The following is from the American Libraries Magazine article “50 Years of Intellectual Freedom,” written by OIF staff celebrating the office’s anniversary. 

Banned Books Week was launched in the 1980s, a time of increased challenges, organized protests, and the Island Trees School District v. Pico (1982) Supreme Court case, which ruled that school officials can’t ban books in libraries simply because of their content.

Banned books were showcased at the 1982 American Booksellers Association (ABA) BookExpo America trade show in Anaheim, California. At the entrance to the convention center towered large, padlocked metal cages, with some 500 challenged books stacked inside and a large overhead sign cautioning that some people considered these books dangerous.

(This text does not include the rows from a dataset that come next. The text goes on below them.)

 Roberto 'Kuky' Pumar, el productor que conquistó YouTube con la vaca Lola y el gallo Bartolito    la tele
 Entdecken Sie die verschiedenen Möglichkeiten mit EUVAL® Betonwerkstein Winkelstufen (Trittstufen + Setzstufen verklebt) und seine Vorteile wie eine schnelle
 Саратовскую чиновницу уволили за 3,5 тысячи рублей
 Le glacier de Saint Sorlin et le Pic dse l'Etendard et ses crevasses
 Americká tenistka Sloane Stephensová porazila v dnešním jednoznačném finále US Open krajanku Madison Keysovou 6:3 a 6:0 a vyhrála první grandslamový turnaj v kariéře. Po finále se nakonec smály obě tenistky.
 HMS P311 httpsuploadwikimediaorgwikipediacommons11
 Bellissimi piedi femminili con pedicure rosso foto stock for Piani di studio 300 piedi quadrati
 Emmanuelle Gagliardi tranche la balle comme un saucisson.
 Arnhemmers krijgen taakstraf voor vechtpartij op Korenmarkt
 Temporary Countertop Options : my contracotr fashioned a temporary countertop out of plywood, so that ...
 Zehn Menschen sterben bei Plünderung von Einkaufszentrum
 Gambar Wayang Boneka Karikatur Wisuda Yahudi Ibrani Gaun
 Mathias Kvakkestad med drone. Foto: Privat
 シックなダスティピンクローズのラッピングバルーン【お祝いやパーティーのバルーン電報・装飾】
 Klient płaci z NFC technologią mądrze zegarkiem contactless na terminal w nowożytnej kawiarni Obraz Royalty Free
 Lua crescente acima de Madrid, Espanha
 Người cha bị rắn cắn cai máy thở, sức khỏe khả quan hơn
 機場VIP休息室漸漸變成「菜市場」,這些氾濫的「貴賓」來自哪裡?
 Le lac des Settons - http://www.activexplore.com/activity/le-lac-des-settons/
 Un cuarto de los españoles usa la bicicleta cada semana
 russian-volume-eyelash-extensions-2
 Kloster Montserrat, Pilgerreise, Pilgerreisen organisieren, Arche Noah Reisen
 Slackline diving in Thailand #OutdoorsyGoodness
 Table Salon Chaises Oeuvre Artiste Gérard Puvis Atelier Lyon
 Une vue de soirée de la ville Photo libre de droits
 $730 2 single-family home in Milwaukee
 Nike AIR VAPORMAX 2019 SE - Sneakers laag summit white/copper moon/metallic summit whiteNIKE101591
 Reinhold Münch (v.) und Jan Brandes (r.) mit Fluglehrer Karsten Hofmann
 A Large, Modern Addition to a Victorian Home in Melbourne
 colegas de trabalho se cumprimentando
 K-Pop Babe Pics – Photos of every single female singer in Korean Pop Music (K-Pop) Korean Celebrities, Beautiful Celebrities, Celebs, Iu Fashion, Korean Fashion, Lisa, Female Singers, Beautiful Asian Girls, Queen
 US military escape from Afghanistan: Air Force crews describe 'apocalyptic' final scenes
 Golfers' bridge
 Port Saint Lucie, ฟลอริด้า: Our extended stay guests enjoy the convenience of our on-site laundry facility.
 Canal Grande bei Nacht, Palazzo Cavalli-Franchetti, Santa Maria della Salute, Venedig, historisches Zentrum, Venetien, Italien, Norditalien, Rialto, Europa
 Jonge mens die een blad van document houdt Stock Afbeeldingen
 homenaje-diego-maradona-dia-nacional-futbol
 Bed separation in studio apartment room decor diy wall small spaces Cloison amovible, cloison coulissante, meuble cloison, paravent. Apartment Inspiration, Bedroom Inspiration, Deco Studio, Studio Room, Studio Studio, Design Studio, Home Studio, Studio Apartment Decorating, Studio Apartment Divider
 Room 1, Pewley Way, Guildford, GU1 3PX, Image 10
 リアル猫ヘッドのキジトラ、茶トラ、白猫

Drawing on the success of the exhibit, ABA invited OIF Director Judith Krug to join a new initiative called Banned Books Week, along with the National Association of College Stores. The three organizations scrambled to put something together by the September show date and ended up distributing a news release and a publicity kit, hoping that with their combined membership of 50,000 people, they could continue to spark a conversation about banned books.

The initiative took off. Institutions and stores hosted read-outs, and window displays morphed into literary graveyards or mysterious collections of brown-bagged books. Major news outlets such as PBS and the New York Times covered the event, and mayors and governors issued proclamations affirming the week.

ALA is currently part of a national coalition to promote Banned Books Week, along with 14 other contributors and sponsors. Krug led the Banned Books Week efforts as OIF director until her unexpected death in 2009. Her legacy lives on in the Freedom to Read Foundation’s Judith F. Krug Memorial Fund, a grant awarded to nonprofits to host Banned Books Week events.

Today, Banned Books Week coverage by mainstream media reaches an estimated 2.8 billion readers, and more than 90,000 publishing industry and library subscribers. The Banned Books page remains one of the top two most popular pages on the ALA website.

Book Bans and Challenges still prevalent

Though books are still being banned and challenged today, it is through the constant effort of librarians, teachers, students, and community members that the majority of these books remain available. Only through our willingness to stand up and speak out will we continue to have the freedom to read. 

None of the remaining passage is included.